= The data =
'''

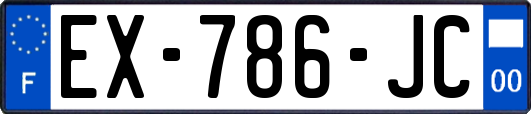 EX-786-JC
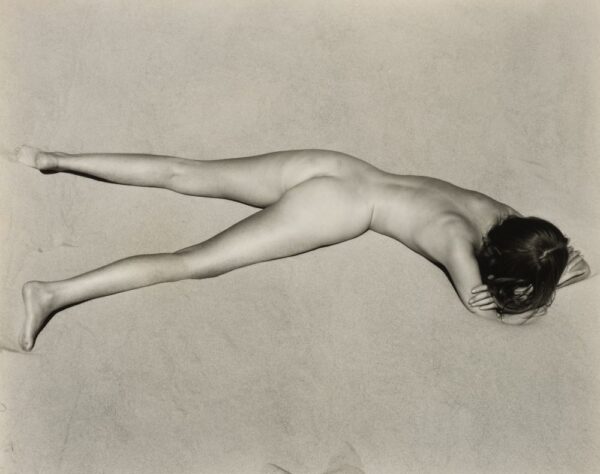 "Edward Weston - Modernité révélée" à la Maison Européenne de la Photographie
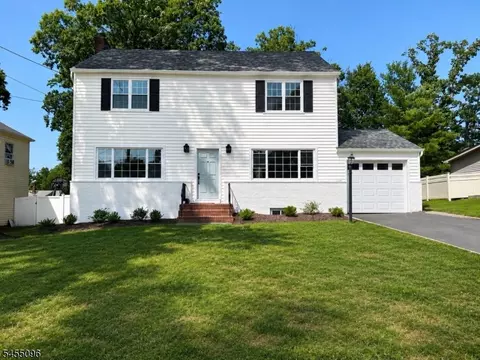135 Washington Ave, West Caldwell, NJ 07006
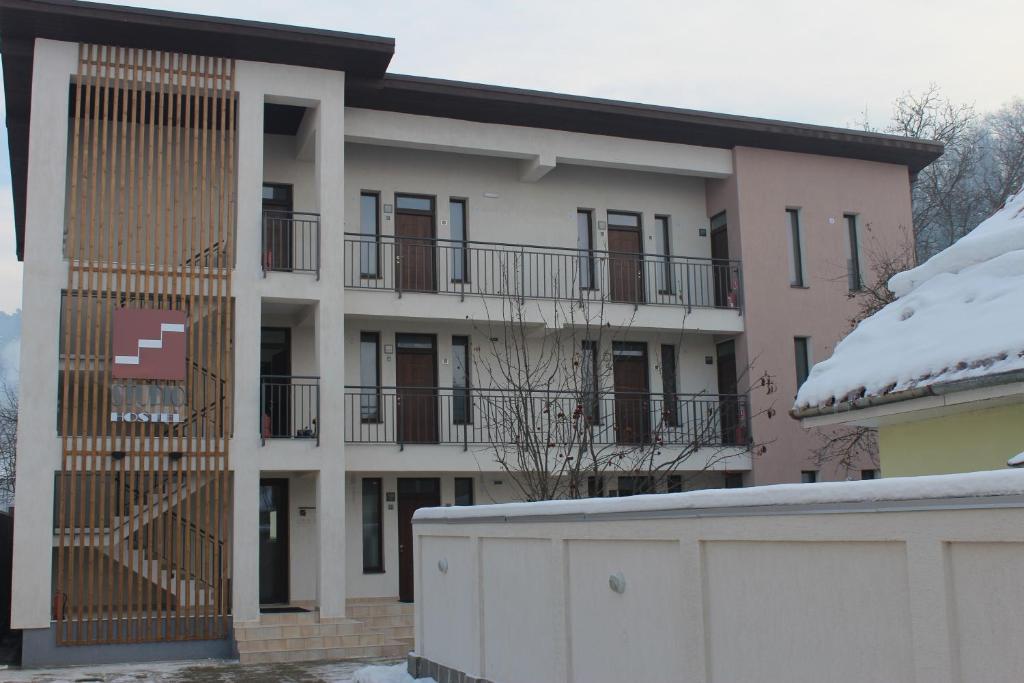 Studio Apartcity Brasov Exterior photo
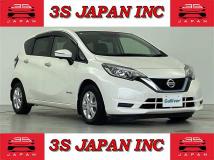2016 Nissan Note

'''

= Task brief =
Render the records above as a JSON list of strings, one string for each line and with blank lines left out. Leave the pictures out and keep only the text.

= Written solution =
[
  " EX-786-JC",
  " \"Edward Weston - Modernité révélée\" à la Maison Européenne de la Photographie",
  "135 Washington Ave, West Caldwell, NJ 07006",
  " Studio Apartcity Brasov Exterior photo",
  "2016 Nissan Note"
]